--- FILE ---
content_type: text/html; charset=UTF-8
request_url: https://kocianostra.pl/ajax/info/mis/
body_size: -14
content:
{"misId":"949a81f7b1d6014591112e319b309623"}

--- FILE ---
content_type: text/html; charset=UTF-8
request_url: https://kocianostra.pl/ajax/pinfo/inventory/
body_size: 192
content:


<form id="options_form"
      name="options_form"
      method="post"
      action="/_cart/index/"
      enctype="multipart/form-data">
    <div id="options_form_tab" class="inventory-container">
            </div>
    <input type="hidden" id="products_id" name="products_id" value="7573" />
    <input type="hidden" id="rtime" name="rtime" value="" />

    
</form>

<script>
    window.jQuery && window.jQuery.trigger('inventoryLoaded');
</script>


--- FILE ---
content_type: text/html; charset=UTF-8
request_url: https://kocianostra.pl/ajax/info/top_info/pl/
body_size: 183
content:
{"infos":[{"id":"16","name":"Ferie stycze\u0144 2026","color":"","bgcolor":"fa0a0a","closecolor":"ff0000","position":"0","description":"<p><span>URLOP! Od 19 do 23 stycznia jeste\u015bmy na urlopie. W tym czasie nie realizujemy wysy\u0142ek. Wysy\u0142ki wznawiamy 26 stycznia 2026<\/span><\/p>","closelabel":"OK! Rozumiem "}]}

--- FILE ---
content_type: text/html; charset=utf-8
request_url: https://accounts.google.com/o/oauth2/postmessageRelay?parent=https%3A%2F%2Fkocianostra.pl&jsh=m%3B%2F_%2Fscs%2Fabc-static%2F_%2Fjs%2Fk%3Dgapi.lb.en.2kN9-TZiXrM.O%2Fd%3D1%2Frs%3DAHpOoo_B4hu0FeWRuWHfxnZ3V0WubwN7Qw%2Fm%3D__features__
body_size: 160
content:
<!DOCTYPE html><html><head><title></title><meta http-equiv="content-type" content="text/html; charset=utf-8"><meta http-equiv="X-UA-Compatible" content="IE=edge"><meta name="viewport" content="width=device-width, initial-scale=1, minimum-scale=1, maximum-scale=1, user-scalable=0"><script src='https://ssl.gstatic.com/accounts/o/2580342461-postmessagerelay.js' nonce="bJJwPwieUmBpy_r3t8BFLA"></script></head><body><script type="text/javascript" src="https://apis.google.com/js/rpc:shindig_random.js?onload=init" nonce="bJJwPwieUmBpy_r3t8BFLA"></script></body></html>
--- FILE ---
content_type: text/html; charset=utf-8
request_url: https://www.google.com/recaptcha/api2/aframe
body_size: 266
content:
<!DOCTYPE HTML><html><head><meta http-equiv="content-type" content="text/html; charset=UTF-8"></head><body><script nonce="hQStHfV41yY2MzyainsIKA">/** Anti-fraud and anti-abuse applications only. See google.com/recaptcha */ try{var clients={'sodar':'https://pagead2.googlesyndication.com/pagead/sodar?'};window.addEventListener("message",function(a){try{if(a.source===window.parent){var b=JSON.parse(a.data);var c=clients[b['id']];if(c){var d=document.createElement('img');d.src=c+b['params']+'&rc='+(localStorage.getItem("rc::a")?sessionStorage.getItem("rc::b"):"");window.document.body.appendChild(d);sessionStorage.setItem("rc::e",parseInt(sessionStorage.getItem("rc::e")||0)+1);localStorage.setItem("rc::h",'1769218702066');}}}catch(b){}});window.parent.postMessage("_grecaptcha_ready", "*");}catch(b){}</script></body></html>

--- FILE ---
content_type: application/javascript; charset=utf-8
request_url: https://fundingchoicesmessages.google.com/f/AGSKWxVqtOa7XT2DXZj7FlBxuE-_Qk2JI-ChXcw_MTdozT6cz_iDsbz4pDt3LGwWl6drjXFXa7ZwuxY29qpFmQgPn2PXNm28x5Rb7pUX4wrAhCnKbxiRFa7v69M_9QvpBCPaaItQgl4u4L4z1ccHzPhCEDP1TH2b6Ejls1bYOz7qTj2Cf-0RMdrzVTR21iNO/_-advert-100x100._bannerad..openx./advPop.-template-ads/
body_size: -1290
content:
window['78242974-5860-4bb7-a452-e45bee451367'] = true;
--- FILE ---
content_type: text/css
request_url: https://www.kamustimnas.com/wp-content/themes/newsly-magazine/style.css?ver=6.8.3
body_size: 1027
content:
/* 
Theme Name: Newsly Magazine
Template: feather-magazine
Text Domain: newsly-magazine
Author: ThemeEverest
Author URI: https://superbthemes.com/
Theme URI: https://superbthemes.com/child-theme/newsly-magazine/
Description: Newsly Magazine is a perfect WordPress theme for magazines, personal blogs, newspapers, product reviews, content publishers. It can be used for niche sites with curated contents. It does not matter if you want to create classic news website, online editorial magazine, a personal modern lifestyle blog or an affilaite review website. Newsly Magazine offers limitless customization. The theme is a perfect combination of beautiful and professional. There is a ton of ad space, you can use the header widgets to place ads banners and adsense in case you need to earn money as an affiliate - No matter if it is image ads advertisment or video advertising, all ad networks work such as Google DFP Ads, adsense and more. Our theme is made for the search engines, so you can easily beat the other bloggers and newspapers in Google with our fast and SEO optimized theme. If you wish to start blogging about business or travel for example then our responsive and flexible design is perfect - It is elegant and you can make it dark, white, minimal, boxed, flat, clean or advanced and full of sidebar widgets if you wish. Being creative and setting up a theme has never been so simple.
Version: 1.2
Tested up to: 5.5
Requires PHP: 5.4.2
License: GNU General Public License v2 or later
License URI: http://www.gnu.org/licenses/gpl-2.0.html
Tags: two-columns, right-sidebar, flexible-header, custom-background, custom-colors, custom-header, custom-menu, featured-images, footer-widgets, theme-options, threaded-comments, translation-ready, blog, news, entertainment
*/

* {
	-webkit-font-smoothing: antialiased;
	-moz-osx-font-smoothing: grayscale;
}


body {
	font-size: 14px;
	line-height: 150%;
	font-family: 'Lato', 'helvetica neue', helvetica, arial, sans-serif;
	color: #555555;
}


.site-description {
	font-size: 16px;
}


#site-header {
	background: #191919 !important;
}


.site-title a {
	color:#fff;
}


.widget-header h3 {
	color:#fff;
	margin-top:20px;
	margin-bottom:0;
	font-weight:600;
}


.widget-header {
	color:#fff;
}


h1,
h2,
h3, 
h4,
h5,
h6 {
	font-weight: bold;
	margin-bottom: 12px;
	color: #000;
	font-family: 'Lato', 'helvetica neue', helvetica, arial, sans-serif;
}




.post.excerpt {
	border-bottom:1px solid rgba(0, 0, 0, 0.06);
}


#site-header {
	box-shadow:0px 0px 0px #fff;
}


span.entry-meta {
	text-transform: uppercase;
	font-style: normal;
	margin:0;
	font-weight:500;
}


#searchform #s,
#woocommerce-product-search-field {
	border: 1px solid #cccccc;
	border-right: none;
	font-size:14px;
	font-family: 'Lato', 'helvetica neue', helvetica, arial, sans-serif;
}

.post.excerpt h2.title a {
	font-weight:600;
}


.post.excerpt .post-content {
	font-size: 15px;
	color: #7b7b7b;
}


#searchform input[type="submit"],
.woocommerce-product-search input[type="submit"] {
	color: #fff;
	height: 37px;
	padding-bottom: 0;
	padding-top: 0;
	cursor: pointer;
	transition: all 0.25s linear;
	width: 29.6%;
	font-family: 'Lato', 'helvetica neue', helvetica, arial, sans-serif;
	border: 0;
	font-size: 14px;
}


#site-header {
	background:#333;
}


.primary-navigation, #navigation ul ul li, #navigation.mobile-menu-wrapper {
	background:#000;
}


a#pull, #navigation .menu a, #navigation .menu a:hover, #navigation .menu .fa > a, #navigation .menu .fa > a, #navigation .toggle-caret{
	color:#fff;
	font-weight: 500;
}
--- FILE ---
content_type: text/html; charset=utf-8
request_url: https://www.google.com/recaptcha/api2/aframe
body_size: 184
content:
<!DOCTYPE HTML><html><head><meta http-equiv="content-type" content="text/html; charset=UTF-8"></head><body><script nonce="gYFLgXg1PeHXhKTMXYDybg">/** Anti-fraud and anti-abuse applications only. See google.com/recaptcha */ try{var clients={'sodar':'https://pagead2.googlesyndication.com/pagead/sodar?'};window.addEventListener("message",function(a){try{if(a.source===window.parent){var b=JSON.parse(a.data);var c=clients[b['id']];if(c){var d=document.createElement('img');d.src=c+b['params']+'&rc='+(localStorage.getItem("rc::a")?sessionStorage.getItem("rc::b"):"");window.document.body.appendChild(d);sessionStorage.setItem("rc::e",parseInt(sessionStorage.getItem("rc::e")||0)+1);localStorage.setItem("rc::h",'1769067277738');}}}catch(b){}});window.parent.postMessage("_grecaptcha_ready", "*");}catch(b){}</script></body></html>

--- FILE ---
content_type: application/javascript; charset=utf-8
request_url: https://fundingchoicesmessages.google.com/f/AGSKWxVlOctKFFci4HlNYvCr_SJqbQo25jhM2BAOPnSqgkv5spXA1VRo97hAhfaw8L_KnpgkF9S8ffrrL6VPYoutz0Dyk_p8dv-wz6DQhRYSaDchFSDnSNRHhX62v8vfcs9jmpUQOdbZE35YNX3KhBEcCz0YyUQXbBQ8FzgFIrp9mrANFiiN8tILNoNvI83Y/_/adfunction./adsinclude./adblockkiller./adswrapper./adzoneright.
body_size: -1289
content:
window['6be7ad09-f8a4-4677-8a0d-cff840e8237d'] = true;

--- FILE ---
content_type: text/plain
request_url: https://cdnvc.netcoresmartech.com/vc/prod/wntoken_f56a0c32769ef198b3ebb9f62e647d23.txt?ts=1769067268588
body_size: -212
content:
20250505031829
########################################
§ EXERCISE BRIEF: The string "margin" shows up in some lines of the listing. Copy each such line.

§ REPLY:
	margin-top:20px;
	margin-bottom:0;
	margin-bottom: 12px;
	margin:0;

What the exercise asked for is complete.